Sunday, 17 November 2019

Whether a party can be permitted to adduce additional evidence at appellate stage if he has not adduced evidence at trial court?

Before considering the merits of the case I would also like to deal with the application No. 8740 of 2007 filed under Order XLI Rule 27of Code of Civil Procedure. No doubt it appears that, before this Court an application was filed when it was first appeal (First Appellate No. 197 of 1983) and the civil application was C.A. No. 587 of 1994, yet it can be seen that even the present application Civil Application No. 8740 of 2007 should be within the parameters of Order XLI Rule 27 of Code of Civil Procedure. A specific issue was framed before the trial Court that, "Does defendant No. 1 prove that by Will dated 10-12-1978 deceased Walibai widow of Bhoja Natha made bequest of the suit properties in her favour?". It can be seen from the Judgment of the learned trial Court and record of the matter that, the learned advocate representing defendant No. 1 passed a pursis at Exhibit 70 stating that, defendant No. 1 does not want to lead evidence on the point of Will. Therefore, even observation was made by the learned trial Court that, though the learned advocate representing the defendant No. 1 has not specifically stated in Exhibit 70, but the pursis indicates that and it was orally addressed by the learned advocate that, defendant No. 1 does not want to claim her title on the basis of Will. If such pursis was specifically passed and thereafter defendant No. 1 did not adduce any evidence, then may be in first appeal or now in second appeal the application under Order XLI Rule 27 cannot be considered at all. The scope of Order XLI Rule 27 is different. Rule 27 of Order XLI provides for, additional evidence to be adduced or received by the appellate Court if the appellant specifies the Court that, after the exercise of due diligence, such evidence was not within his knowledge or could not be produced when the trial Court decided the suit against him. Here the case is totally different. In spite of knowledge of framing of specific issue, of which burden was on her; defendant No. 1 filed pursis at Ex. 70 stating that she does not want to lead any evidence. This act on the part of defendant No. 1 amounts to giving up of claim by her on that point. Original will was in the possession of original defendant No. 1, still when she did not adduce any evidence, with knowledge; then she or her heirs cannot seek any relief by laying hand on Order XLI Rule 27 of Code of Civil Procedure. Therefore, the said application No. 8740 of 2007 deserves to be rejected.
══════
__Written exercise A__.
Answer these questions from the court passage:
(i) Under which provision was application No. 8740 of 2007 filed?
(ii) At which exhibit did the advocate for defendant No. 1 pass the pursis?
(iii) What date does the Will named in the framed issue bear?
__Written exercise B__.
Write out the court passage word for word, between "Sunday, 17 November" and "at trial court?", inclusive.
The listing that comes next has nothing to do with the court passage.

__Collected data__.
══════
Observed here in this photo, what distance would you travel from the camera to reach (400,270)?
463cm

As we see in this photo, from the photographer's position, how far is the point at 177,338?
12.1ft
══════
__Task output A__.
(i) Order XLI Rule 27 of the Code of Civil Procedure.
(ii) Exhibit 70.
(iii) 10-12-1978.

__Task output B__.
Sunday, 17 November 2019

Whether a party can be permitted to adduce additional evidence at appellate stage if he has not adduced evidence at trial court?